Benoît Paiement : Refus global
Le Groupe de poésie moderne continue de triturer et déconstruire la langue avec un nouveau spectacle, De l’impossible retour de Léontine en brassière. Le coauteur et comédien Benoît Paiement raconte.
Après le Festival de théâtre de L’Assomption et le réseau des maisons de la culture, De l’impossible retour de Léontine en brassière atterrit au Théâtre d’Aujourd’hui pour rencontrer un plus vaste public et connaître, peut-être, son apogée. C’est du moins une version légèrement retravaillée que nous présentera le Groupe de poésie moderne (GPM); on ne s’en plaindra pas.
Mais qui donc est Léontine? Une actrice vieillissante à qui on refuse le rôle de Léontine, figure fictive d’un tableau non existant de Paul-Émile Borduas, dans un théâtre documentaire sur le célèbre peintre et sa contribution à l’art pictural au Canada. D’une certaine manière, les coauteurs Benoît Paiement et Bernard Dion ont voulu porter un regard décalé et personnel sur l’Histoire du Québec, ou plutôt du Canada français, comme le dit Paiement, "pour rester fidèle à l’appellation historique qui décrit mieux la réalité de l’époque de Borduas et tout ce qui l’a précédé."
Mais l’homme se défend bien de faire du théâtre politique ou engagé. "Notre seul engagement est envers les mots, et il ne faut pas voir dans les thématiques du spectacle un désir de prendre position ou de réécrire notre Histoire. On s’intéresse au double sens des mots et à leurs qualités sonores, et on avait aussi envie de raconter une histoire, de s’attacher à la narration, chose qu’on n’a pas toujours faite mais qu’on explore de plus en plus, sur le mode farfelu, bien sûr."

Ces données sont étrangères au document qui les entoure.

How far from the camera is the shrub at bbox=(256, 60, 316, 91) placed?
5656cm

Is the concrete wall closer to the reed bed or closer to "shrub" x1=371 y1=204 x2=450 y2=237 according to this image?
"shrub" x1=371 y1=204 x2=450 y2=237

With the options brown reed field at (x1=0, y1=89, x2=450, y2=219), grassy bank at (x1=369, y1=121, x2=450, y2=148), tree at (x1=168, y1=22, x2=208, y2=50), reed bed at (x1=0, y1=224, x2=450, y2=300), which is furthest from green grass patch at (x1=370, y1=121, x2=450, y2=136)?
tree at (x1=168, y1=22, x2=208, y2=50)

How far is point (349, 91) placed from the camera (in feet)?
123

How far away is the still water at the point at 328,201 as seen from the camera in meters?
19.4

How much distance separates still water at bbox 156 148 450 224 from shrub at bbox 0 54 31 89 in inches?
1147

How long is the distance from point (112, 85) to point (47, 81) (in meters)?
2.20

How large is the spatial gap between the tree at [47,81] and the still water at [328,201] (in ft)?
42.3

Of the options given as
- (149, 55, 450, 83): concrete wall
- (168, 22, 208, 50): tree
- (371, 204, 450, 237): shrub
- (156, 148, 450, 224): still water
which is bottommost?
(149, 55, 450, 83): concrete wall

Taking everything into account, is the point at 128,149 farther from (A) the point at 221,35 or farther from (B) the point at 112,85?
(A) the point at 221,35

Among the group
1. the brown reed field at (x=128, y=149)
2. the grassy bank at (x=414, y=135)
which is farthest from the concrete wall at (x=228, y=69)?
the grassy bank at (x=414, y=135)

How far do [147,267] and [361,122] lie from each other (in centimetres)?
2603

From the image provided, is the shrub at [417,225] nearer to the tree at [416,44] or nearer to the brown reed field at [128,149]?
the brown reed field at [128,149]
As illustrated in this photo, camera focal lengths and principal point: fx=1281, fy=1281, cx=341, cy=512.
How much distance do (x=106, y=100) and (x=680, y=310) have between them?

N’empêche, en mettant en parallèle une actrice d’aujourd’hui, artiste contemporaine aux prises avec les contraintes de son milieu artistique, et la figure chérie de Paul-Émile Borduas, artiste engagé dont le Refus global a profondément bousculé l’ordre établi, la porte est ouverte aux comparaisons. "Le public pourra interpréter ce qu’il veut, on n’y peut rien. Pour nous, la réflexion sur l’art pictural était remplie de possibilités, on s’amuse à projeter une toile blanche sur scène et à l’accompagner de mots, histoire de faire travailler l’imagination du spectateur et de faire émerger des images."
Avec le metteur en scène Robert Reid, chargé de faire exploser la musicalité du texte et de lui donner corps, les auteurs et les acteurs (Félixe Ross, Christian E. Roy et Christophe Rapin) proposent une sorte de fête de la langue et des corps. "Notre objectif est de mettre les mots en mouvement, mettre les corps des acteurs en mouvement à travers les mots, faire de la poésie sonore. La langue est une matière première, comme l’argile pour le potier ou les couleurs pour le peintre, à laquelle on essaie de greffer du sens par la forme et la mise en bouche."
Sans compter que Reid, qui a suivi des formations de biomécanique, une méthode d’entraînement physique pour les acteurs inventée et popularisée par Meyerhold, est en bonne posture pour exiger de ses acteurs une grande présence physique et une précision méticuleuse dans le geste. Si les spectacles du GPM sont sonores, ils sont aussi chorégraphiques. Une démarche que ne renieraient pas la plupart des surréalistes, comme Borduas d’ailleurs.